Problems to solve:
a - List the usernames that appear in the post headers of the forum thread about carrying spare bulbs in France, with each name given once.
b - In the listing, substitute "dark" for "black" and return the lines from the one holding "Approximately how far is" through the end of the listing, inclusive, leaving out the picture.

Page excerpt:

◆ ◆ ◆ ◆

# Anyone ever been asked to produce spare bulbs when in France



## Mrplodd (Mar 4, 2008)

I am aware of the requirement to carry spare lamps (bulbs) when in France.

Has anyone here EVER been asked to produce them by "Monsieur French Rozzer" ??? 

Has anyone ever been fined for NOT having any ??? (or for not have beam deflectoras fitted for that matter??) 

Wont make any diference, I shall continue to carry a full set because it makes perfect sense, I am just curious to see if its an issue anyone has come across. 

Personal experiences ONLY please !! None of the, "My neighbours milkmans brother in laws workmates auntie got stopped once" type replies please :roll:


----------



## 113016 (Jun 5, 2008)

No, but quite a few times when I was trucking with Dangerous Goods, I had to show all of the safety equipment.
Sometimes this was at the port! :!:


----------



## cabby (May 14, 2005)

I think you will find that no one worries about you having a bulb kit until there is a light out, that is when the local or motorway plod get involved.

cabby


----------



## Mrplodd (Mar 4, 2008)

Cabby

I appreciate that but what I am trying to ascertain is if anyone has ever actually been asked to produce/change a bulb  whilst in France, or is it another one of those "It exists in statute but we never bother to enforce it" rules that the French seem fond of? :wink:

I once had it explained to me that the French love rules, but choose which ones to obey, whereas the English hate rules but comply with every single one :wink:


----------



## Grizzly (May 9, 2005)

*Re: Anyone ever been asked to produce spare bulbs when in Fr*



Mrplodd said:


> Wont make any diference, I shall continue to carry a full set because it makes perfect sense,
> 
> :


As you say; it makes perfect sense to do so. Even if you can't change the bulbs yourself it is convenient to be able to provide a garage who can with the correct bulb. This, in our experience, can save time and frustration when your bulbs are not available locally.

I'm at a loss to know why people get their knickers in a twist over the list of requirements for travelling abroad. Each one of them is there for the best of reasons and is what most sensible people would carry anyway: spare glasses in case you break your current pair and so can't drive, a reflective jacket so that you're less likely to be splattered all over the road by a driver who fails to see you in your dark clothing, and so on.

G


----------



## DTPCHEMICALS (Jul 24, 2006)

Three years ago I was asked to produce a spare bulb, which I did have.
Rear tail light not working. 
I hit the fitting and it came on but gendarmerie wanted to see the bulb changed.
The problem was corrosion on the earth contact.
Dave p


----------



## Mrplodd (Mar 4, 2008)

Personally I would like to see the same rule brought adopted here.

◆ ◆ ◆ ◆

Dataset records:

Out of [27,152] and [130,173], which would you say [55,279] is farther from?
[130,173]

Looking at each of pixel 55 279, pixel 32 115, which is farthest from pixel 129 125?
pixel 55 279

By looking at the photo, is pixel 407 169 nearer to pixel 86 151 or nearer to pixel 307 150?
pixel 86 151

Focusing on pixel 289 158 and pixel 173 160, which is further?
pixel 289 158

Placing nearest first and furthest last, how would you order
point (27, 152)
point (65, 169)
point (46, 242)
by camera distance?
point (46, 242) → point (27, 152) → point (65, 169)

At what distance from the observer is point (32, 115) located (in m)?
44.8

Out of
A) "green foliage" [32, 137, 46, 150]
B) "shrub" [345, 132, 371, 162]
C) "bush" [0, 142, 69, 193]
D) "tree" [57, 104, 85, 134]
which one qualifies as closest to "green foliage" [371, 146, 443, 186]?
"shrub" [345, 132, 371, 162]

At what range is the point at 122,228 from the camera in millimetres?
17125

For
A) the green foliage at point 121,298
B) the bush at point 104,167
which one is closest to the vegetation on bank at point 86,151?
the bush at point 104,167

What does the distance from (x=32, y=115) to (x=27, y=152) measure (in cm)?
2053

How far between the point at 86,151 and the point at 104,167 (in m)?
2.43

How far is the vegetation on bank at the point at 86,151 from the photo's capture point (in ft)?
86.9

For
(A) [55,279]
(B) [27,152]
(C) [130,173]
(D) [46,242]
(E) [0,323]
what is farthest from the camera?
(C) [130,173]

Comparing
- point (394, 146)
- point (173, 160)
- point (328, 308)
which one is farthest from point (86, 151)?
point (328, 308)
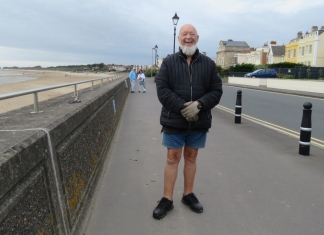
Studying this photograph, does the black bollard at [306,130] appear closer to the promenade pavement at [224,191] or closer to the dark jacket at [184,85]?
the promenade pavement at [224,191]

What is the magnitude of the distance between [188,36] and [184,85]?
0.49 m

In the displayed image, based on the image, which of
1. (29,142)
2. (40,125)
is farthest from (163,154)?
(29,142)

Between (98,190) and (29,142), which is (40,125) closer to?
(29,142)

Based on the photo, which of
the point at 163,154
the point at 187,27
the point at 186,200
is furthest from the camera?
the point at 163,154

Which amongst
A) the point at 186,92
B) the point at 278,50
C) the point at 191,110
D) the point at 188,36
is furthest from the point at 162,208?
the point at 278,50

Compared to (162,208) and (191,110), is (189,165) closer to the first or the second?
(162,208)

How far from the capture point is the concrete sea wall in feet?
5.24

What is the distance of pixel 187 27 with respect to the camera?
297 cm

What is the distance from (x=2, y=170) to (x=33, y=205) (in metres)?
0.47

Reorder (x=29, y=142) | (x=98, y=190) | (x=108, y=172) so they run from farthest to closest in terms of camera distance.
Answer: (x=108, y=172) → (x=98, y=190) → (x=29, y=142)

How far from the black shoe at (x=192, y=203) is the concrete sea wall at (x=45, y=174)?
3.67 feet

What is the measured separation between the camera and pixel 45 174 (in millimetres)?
2068

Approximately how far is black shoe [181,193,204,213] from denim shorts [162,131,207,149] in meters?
0.64

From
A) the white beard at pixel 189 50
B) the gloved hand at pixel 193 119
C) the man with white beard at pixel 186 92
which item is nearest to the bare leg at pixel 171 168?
the man with white beard at pixel 186 92
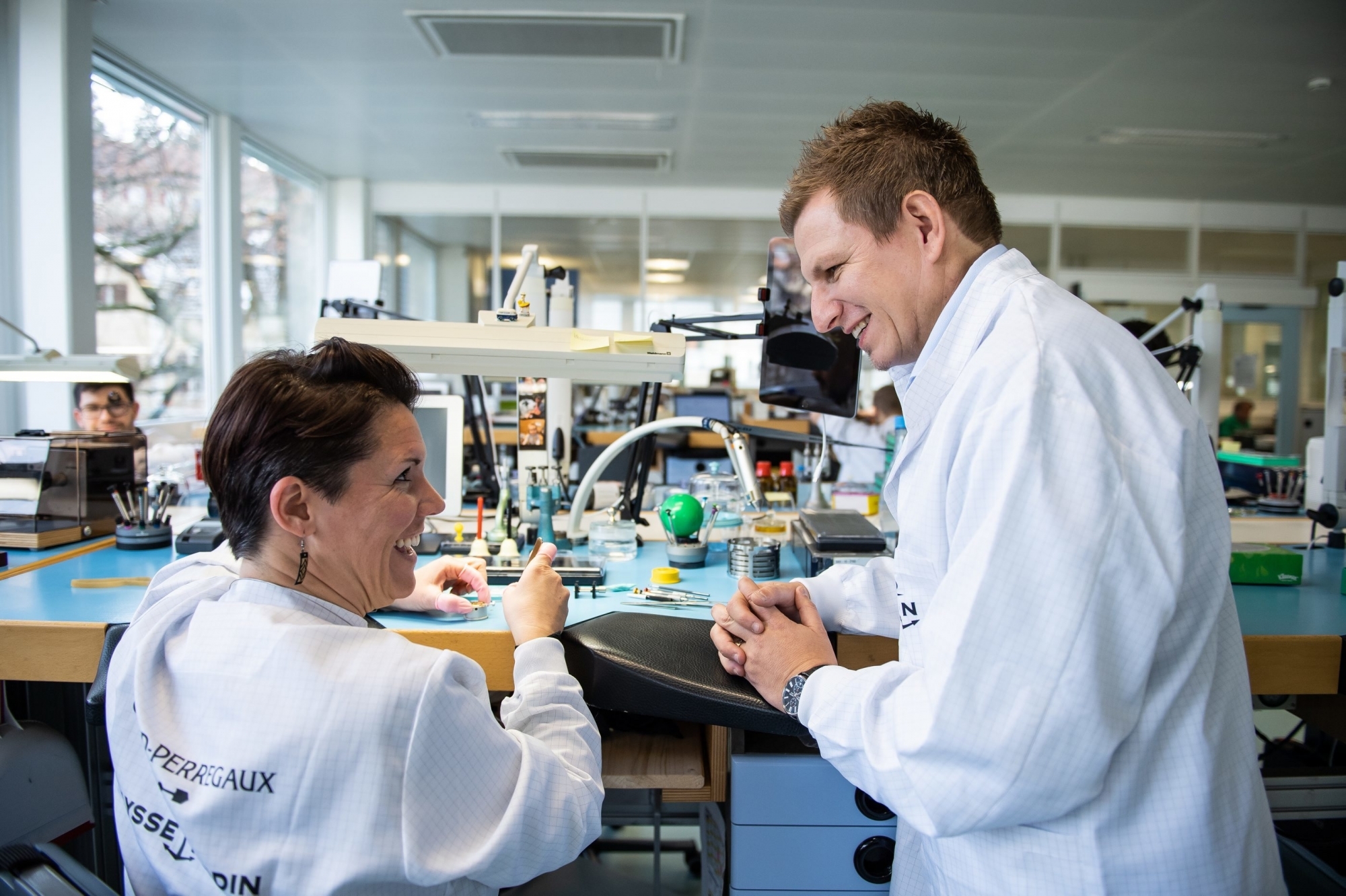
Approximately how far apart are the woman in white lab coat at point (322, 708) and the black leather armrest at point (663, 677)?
7.8 inches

◆ ◆ ◆ ◆

Final answers:
a - Mrplodd, 113016, cabby, Grizzly, DTPCHEMICALS

b -
Approximately how far is dark shoe [181,193,204,213] from denim shorts [162,131,207,149] in meters?
0.64

From
A) the white beard at pixel 189 50
B) the gloved hand at pixel 193 119
C) the man with white beard at pixel 186 92
which item is nearest to the bare leg at pixel 171 168?
the man with white beard at pixel 186 92
Approximately how far apart are the woman in white lab coat at point (322, 708) and the dark leather armrest at point (663, 677)?
7.8 inches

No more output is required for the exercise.